€200-300 billion?

Mobile carriers' next challenge: finding the money for 5G

Great speed, but who will pay for it? Source: Reuters

The next big thing in cellphones will be 5G technology. Not only is it 10 times faster than existing mobile systems, it will allow such innovations as self-driving cars, virtual reality headsets and doctors operating remotely with robotic arms. But the gear is very pricey.

“5G will revolutionize the way we support and promote our business customers,” said Dirk Wössener, who recently left Canadian mobile firm Rogers to join the management team at Deutsche Telekom, parent company of T-Mobile in North America. Mr. Wössener says 5G mobile offers 1,000 times the capacity and 100 times the connection density of current mobile systems.

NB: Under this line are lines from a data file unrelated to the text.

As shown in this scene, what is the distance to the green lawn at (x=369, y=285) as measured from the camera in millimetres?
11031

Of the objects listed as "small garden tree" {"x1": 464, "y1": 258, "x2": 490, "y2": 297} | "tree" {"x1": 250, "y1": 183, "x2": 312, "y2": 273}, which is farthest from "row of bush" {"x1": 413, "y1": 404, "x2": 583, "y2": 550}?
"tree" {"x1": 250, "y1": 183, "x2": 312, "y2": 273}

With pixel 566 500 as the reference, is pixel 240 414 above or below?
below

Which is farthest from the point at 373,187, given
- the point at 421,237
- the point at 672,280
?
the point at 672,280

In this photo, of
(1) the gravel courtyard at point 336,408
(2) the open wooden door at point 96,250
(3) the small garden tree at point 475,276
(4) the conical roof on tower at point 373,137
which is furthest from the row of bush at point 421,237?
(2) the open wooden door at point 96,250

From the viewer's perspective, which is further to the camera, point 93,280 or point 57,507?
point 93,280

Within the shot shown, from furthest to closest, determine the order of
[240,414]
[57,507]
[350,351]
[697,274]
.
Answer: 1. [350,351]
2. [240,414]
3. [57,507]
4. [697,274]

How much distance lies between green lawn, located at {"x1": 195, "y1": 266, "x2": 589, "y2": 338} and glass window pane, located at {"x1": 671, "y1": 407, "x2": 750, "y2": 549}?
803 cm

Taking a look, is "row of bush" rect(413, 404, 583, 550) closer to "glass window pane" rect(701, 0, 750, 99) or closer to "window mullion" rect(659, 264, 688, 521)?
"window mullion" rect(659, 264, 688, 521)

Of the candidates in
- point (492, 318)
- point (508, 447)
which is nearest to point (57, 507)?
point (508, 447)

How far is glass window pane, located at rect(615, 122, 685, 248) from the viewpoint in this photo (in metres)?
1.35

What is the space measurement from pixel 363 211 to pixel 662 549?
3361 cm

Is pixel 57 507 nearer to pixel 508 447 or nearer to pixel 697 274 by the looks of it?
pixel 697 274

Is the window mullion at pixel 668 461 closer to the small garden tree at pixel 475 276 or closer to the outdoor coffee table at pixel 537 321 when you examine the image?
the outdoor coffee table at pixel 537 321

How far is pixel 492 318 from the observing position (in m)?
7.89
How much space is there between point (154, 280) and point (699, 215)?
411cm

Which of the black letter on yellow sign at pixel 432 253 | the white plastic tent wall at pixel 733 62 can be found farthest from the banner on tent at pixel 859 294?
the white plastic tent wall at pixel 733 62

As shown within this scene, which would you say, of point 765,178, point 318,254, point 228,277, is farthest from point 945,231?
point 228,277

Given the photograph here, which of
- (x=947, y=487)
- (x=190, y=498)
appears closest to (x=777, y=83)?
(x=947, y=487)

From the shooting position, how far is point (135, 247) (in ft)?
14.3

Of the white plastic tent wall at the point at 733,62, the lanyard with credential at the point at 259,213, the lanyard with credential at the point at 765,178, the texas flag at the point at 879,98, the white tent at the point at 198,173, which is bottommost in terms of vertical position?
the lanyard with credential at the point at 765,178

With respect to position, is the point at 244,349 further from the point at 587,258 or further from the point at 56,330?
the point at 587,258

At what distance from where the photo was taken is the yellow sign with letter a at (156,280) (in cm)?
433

Rolling out the next generation of cellphone systems is going to be extravagantly expensive for cellphone carriers like T-Mobile. Deutsche Telekom CEO Timotheus Höttges has estimated the cost of providing 5G networks in Europe alone at €300 billion to €500 billion ($370 billion to $615 billion). The cost of 5G is so huge that White House officials are even considering a plan for the US government to build the system to ensure that it is secure against Chinese hackers.

“No company is capable of building out Germany’s network on its own,” said Mr. Wössener. He added that Deutsche Telekom, Europe’s biggest phone company, has signed cooperation agreements with four German companies and is in talks with 70 other telecommunications firms on forming alliances to pay for all the new infrastructure.